|Cannery Row, as it appears today. Cannery Row today is a legitimate tourist attraction, even including an enormous statue installation and dozens of restaurants, hotels and shops.|
Cannery Row (1945)
by John Steinbeck
I'm a native San Franciscan, and I frequently went on vacation with my family to the Monterey Dunes, which are several miles north of Monterey proper. I've been to the modern Cannery Row many times, most recently this winter, when I was there for the California Death Penalty Conference. On that occasion, we scored (my girlfriend found it) a choice Airbnb that was actually a cottage that John Steinbeck stayed in during one of his many sojourns in the area. The cottage was in Pacific Grove, just above Cannery Row, which itself, I feel, should be in Pacific Grove, not Monterey if you are to go by the geography of the area, but I would walk down the hill and down the recreation trail depicted above on my way to the Monterey convention center.
|Doc Rickett's lab was the real-life inspiration for the lab in Cannery Row.|
Cannery Row as it is today is an iconic locale, but it bears little or no resemblance to the working, Depression era Cannery Row of John Steinbeck's novel. Today, it is a mid table American tourist attraction, then it was a gritty sardine fishing colony with mild, year-round weather and a healthy coterie of depression era hobos. The main focus of Cannery Row is the relationship between a local scientist jack-of-all-trades who goes by the name of Doc and a group of said depression era hobos, all of whom have a healthy affinity for alcohol.
Steinbeck was not exactly a local. He was raised inland, in Salinas. However, no one goes to Salinas on vacation, so the Steinbeck/Monterey affinity functions as a hometown-by-proxy relationship. The major California based novelists of the first part of the 20th century: Jack London, John Steinbeck and Frank Norris; were instrumental in creating the image of California as a place, but it is significant that none of them wrote convincingly of Southern California. In fact, the California milieu of Cannery Row seems like more of a proxy for a larger "Pacific Northwest" environment than anything specific to California.

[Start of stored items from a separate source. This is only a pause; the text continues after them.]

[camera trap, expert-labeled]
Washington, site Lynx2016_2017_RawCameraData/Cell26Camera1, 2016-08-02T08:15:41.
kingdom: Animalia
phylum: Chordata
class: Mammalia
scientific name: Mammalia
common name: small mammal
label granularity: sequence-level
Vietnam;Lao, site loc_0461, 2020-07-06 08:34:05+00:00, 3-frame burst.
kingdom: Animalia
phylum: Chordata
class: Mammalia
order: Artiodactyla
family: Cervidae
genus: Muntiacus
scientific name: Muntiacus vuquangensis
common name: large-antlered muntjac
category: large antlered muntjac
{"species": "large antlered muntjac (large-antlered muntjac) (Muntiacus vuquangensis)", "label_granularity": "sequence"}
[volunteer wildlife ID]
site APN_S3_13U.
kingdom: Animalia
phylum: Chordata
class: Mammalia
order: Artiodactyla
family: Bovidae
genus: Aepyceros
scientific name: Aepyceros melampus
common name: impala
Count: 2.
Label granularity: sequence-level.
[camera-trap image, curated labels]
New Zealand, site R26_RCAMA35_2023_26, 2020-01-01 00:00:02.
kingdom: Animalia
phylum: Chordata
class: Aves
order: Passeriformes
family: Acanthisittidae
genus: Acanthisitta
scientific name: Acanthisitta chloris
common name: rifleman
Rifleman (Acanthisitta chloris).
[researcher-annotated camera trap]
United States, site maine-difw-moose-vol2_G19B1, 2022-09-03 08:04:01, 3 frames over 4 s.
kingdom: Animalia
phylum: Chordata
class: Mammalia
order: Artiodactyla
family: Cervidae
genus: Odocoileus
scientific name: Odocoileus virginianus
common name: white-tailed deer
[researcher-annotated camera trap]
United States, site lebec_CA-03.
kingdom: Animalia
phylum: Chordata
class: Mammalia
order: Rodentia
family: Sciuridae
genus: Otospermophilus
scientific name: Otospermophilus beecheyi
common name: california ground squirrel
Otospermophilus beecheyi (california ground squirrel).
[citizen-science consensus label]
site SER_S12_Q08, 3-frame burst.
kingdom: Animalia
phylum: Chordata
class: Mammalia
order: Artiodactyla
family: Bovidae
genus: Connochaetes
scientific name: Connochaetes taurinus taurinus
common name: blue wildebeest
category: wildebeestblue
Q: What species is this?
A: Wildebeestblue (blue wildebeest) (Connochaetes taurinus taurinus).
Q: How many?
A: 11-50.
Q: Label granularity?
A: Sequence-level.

It's hard to make the case that Cannery Row is the "best" anything- except perhaps "novel about Monterey" but the enduring success of the image Steinbeck created for the Cannery Row location is impossible to dismiss. Cannery Row is a kind of depression era idyll, for hobos and norms alike. Cannery Row is like a premonition of the beat era, and the hippie culture which would come to define Northern California two decades later.